Mercy Health will turn the Lagrange Branch Library into more than a stop for strollers and onesies: on Friday, May 29, from 11 a.m. to 2 p.m., the health system will host a community baby shower built around resources, information and local connections for growing families in the Toledo area.
The format fits the idea that it takes a village. Mercy Health is hosting the event with local organizations, and the public-library setting matters because it makes the shower feel less like a one-day celebration and more like a gateway into a broader service network. Mercy Health says its Toledo community programs offer free wellness programs and community resources, and the system serves a 20-county area in northwest Ohio and southeast Michigan, which helps explain why a centrally located library can work as a meeting point for families who need help close to home.

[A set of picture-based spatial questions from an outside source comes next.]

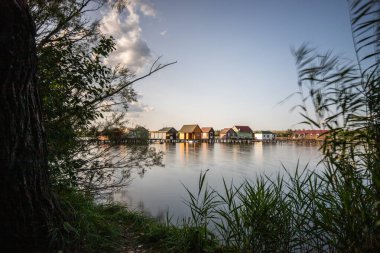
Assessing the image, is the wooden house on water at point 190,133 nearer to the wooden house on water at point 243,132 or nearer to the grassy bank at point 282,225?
the wooden house on water at point 243,132

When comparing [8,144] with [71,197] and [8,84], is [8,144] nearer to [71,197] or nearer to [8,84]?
[8,84]

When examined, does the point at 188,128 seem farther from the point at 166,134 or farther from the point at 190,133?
the point at 166,134

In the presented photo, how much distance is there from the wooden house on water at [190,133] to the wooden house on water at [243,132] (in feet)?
48.3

This is not Mercy Health’s first time using the Lagrange Branch Library as a community-health site. In March 2024, the same location hosted a free Spring Community Baby Shower that included raffle prizes, giveaways, refreshments and health screenings. Mercy Health nurses were on hand for blood pressure and blood sugar checks, while partners included Champions for Children, the Toledo-Lucas County Health Department, Buckeye Health Plan, NeighborWorks Toledo, Financial Opportunity Centers of Toledo, The Doula Xperience and the Cherry Legacy Neighborhood.

That model makes practical sense in Lucas County, where infant and maternal health concerns remain stubbornly serious. The Toledo-Lucas County Health Department reported that 50 families in Lucas County lost a child younger than 1 in 2023, and WTOL reported that the county’s infant mortality rate rose to 11.9 deaths per 1,000 live births that year. A 2026 Ohio legislative-news item also said Lucas County’s stillbirth rate remains among the highest in the state and that the county received an F grade for its 2025 preterm birth rate of 12.4%.
That is why a baby shower here is doing more than handing out gifts. For first-time and under-resourced parents, the real value is the chance to ask questions, meet local providers and leave with a path to help that extends well beyond the event itself. Mercy Health has already shown the same approach with its mobile mammography van, which expanded through a partnership with the Toledo Lucas County Public Library system in 2025. The baby shower follows that same playbook: bring care to the places people already trust, then make the next step easier.